* BEGIN Supplied information *

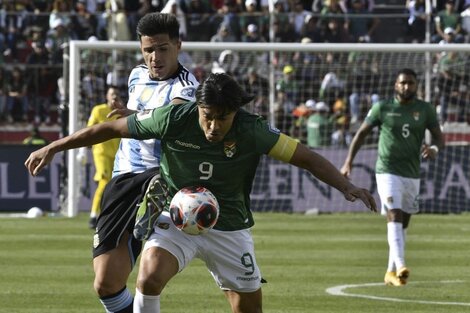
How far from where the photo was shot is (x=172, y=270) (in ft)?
Result: 25.2

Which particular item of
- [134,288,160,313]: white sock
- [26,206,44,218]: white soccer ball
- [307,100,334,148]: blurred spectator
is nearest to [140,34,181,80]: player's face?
[134,288,160,313]: white sock

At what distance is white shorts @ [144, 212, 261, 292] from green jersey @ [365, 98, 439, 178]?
672cm

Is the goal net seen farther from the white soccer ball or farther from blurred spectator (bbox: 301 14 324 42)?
blurred spectator (bbox: 301 14 324 42)

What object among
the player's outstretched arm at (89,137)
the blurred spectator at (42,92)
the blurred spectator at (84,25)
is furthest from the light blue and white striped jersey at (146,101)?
the blurred spectator at (84,25)

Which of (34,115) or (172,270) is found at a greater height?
(172,270)

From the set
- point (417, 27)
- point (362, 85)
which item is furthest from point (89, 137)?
point (417, 27)

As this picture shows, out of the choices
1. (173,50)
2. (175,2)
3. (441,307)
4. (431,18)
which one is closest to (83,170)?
(175,2)

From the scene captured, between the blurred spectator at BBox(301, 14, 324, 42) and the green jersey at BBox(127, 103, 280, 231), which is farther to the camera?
the blurred spectator at BBox(301, 14, 324, 42)

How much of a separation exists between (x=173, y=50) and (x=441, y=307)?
13.9 feet

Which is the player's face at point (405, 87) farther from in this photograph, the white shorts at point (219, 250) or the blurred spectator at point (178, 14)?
the blurred spectator at point (178, 14)

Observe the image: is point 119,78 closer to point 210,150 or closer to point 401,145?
point 401,145

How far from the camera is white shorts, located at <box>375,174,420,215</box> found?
551 inches

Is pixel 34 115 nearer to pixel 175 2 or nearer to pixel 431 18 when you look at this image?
pixel 175 2

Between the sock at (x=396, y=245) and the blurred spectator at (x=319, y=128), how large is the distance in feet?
35.7
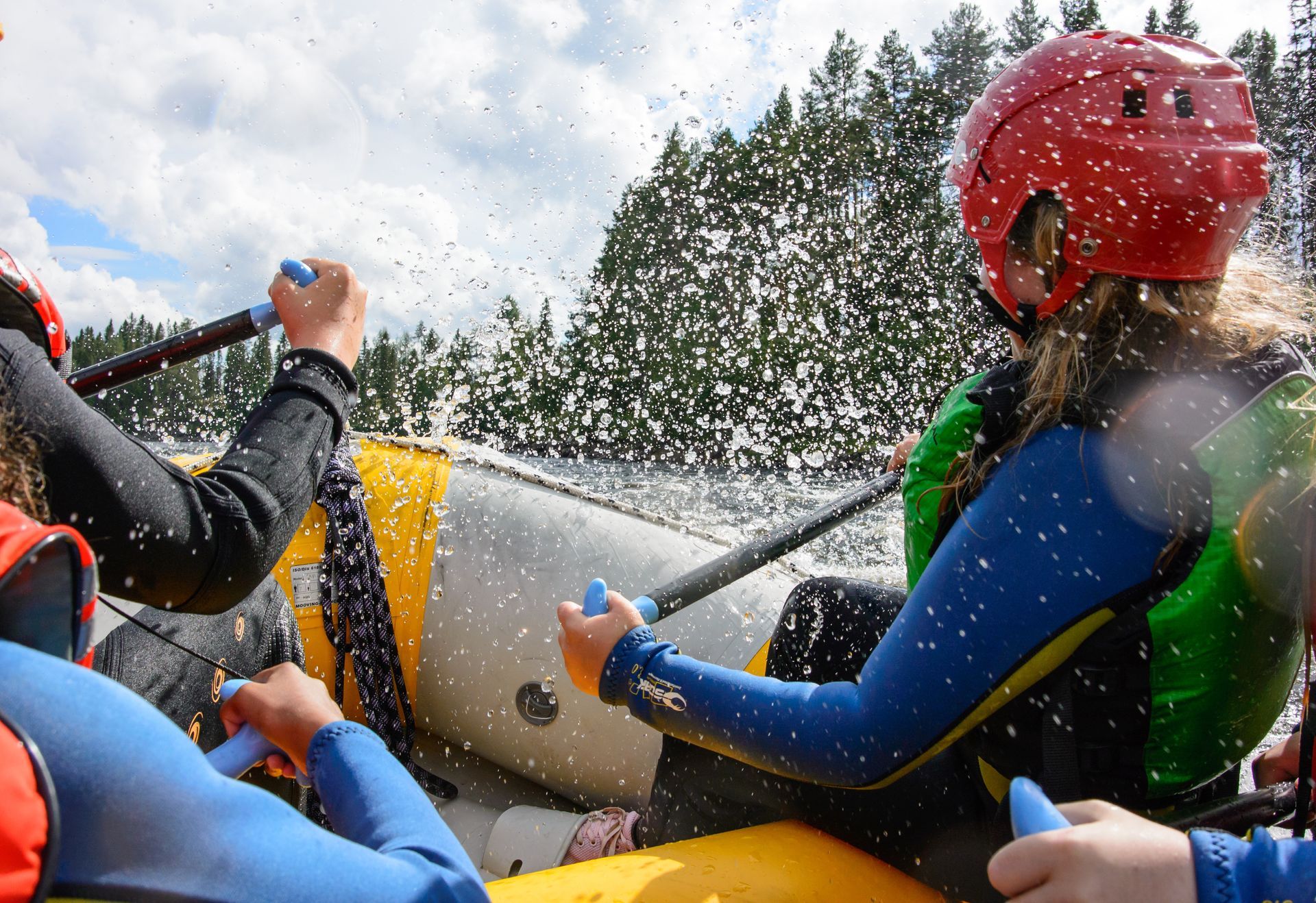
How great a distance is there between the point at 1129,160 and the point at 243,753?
6.17 ft

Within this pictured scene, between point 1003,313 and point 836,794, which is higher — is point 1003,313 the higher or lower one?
the higher one

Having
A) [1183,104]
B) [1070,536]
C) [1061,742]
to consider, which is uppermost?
[1183,104]

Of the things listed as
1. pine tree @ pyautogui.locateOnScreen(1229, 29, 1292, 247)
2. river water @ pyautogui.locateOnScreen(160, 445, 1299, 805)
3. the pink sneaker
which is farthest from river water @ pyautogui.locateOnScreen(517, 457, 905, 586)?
pine tree @ pyautogui.locateOnScreen(1229, 29, 1292, 247)

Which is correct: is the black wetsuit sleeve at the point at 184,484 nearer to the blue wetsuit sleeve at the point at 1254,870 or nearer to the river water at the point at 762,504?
the blue wetsuit sleeve at the point at 1254,870

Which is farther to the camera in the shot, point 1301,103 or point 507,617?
point 1301,103

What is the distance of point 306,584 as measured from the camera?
2.96 m

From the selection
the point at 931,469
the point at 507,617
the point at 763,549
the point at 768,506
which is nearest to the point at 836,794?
the point at 931,469

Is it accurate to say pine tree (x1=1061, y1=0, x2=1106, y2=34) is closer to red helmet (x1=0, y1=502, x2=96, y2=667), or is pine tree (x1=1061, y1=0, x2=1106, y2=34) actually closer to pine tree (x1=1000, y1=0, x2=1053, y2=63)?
pine tree (x1=1000, y1=0, x2=1053, y2=63)

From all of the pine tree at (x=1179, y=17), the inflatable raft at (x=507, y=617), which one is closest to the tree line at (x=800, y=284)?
the pine tree at (x=1179, y=17)

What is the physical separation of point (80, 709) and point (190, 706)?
1.67 meters

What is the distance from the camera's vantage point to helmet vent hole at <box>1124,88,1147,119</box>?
165 centimetres

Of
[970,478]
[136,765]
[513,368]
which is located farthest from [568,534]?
[513,368]

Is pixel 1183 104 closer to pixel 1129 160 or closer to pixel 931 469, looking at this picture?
pixel 1129 160

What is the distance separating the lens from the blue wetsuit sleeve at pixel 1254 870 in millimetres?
869
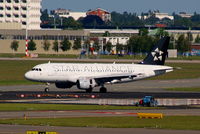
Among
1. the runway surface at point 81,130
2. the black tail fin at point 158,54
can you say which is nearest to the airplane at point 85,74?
the black tail fin at point 158,54

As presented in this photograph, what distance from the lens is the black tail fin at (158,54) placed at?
11400 centimetres

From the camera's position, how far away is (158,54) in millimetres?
114562

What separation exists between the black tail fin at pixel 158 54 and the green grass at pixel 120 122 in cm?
4391

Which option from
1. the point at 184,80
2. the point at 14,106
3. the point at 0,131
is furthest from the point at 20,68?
the point at 0,131

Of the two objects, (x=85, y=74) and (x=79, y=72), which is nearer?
(x=79, y=72)

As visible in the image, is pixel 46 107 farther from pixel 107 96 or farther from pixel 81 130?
pixel 81 130

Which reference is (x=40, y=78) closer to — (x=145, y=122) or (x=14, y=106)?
(x=14, y=106)

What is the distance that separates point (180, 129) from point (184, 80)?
77.7m

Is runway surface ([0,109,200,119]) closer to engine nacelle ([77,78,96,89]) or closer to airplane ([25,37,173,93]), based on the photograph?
engine nacelle ([77,78,96,89])

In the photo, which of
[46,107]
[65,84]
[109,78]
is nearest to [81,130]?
[46,107]

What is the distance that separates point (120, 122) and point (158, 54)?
4961cm

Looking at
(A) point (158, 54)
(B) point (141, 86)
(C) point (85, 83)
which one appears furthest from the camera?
(B) point (141, 86)

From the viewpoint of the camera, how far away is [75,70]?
350 ft

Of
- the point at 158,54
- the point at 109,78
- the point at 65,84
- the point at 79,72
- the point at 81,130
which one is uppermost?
the point at 158,54
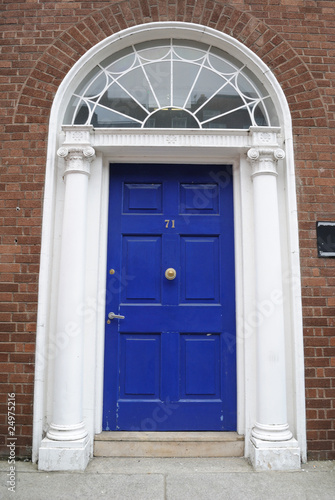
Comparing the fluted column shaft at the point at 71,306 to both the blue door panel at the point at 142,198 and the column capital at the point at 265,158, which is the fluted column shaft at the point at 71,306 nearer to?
the blue door panel at the point at 142,198

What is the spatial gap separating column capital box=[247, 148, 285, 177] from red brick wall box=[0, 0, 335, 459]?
0.76 feet

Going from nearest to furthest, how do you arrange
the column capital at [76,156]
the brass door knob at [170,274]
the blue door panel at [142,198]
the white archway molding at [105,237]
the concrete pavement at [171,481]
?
the concrete pavement at [171,481]
the white archway molding at [105,237]
the column capital at [76,156]
the brass door knob at [170,274]
the blue door panel at [142,198]

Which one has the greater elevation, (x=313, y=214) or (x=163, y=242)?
(x=313, y=214)

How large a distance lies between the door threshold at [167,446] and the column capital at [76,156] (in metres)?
2.29

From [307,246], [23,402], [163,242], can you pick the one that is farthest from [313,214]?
[23,402]

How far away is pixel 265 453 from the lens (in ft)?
9.05

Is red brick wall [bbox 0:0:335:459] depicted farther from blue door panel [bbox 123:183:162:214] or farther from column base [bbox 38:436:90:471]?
blue door panel [bbox 123:183:162:214]

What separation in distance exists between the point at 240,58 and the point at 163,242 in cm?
191

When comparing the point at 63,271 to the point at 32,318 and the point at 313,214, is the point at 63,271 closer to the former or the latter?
the point at 32,318

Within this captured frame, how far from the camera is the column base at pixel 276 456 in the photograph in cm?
275

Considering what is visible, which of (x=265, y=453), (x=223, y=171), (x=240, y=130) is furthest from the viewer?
(x=223, y=171)

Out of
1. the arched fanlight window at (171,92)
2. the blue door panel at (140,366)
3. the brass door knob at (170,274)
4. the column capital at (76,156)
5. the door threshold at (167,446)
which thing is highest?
the arched fanlight window at (171,92)

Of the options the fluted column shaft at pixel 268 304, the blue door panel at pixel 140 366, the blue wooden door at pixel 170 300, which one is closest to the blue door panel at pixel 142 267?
the blue wooden door at pixel 170 300

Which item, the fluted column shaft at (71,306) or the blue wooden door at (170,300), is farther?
the blue wooden door at (170,300)
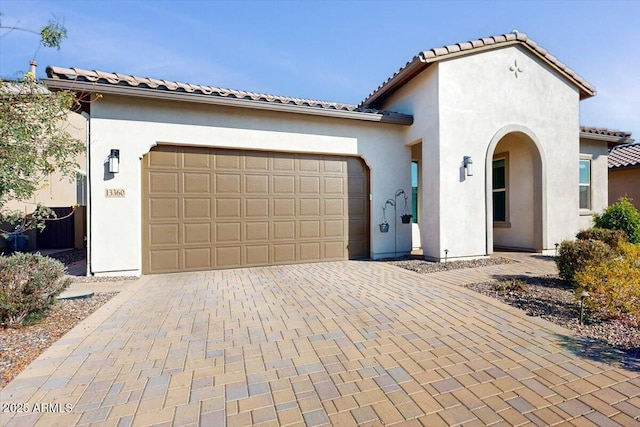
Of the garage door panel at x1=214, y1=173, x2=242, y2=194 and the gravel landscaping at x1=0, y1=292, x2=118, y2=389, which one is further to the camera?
the garage door panel at x1=214, y1=173, x2=242, y2=194

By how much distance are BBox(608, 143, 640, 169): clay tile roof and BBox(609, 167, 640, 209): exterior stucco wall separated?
12.0 inches

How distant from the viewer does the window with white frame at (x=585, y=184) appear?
10328 mm

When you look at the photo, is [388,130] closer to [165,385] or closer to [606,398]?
[606,398]

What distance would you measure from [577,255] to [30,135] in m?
8.14

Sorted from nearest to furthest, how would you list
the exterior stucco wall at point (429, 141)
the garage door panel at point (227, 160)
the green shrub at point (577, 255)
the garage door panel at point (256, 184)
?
the green shrub at point (577, 255) → the garage door panel at point (227, 160) → the garage door panel at point (256, 184) → the exterior stucco wall at point (429, 141)

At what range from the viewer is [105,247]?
6379 millimetres

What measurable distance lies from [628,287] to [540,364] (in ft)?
6.45

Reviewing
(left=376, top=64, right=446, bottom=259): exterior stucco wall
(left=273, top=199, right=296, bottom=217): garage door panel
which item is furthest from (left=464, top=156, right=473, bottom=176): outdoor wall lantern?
(left=273, top=199, right=296, bottom=217): garage door panel

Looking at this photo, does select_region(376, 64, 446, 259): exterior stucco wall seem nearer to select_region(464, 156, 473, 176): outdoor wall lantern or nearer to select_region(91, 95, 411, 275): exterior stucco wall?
select_region(464, 156, 473, 176): outdoor wall lantern

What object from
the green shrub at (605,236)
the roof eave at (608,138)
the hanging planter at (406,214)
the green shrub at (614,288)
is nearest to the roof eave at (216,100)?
the hanging planter at (406,214)

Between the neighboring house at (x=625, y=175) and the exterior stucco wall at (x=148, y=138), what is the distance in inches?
477

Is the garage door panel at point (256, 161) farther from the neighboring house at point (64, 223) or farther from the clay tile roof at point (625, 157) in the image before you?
the clay tile roof at point (625, 157)

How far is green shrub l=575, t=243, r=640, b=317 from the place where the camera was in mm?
3555

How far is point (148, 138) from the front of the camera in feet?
21.6
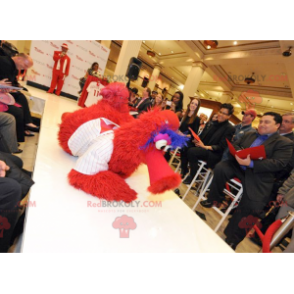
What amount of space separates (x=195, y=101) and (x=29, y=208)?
6.67 ft

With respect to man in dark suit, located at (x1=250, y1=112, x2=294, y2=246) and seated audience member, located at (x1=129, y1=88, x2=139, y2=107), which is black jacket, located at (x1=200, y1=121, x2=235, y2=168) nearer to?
man in dark suit, located at (x1=250, y1=112, x2=294, y2=246)

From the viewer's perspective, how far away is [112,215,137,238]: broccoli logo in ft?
2.19

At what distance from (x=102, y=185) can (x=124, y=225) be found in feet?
0.72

* END Supplied information *

Work to complete: Reproduce word for word the lines of the listing above, starting at the line that contains "Of the garage" and ending at the line that contains "12.0 inches", with both of those lines included.

Final answer:
Of the garage door panel at x1=214, y1=173, x2=242, y2=194 and the gravel landscaping at x1=0, y1=292, x2=118, y2=389, which one is further to the camera?
the garage door panel at x1=214, y1=173, x2=242, y2=194

By how much distance are BBox(608, 143, 640, 169): clay tile roof and BBox(609, 167, 640, 209): exterior stucco wall separated?
12.0 inches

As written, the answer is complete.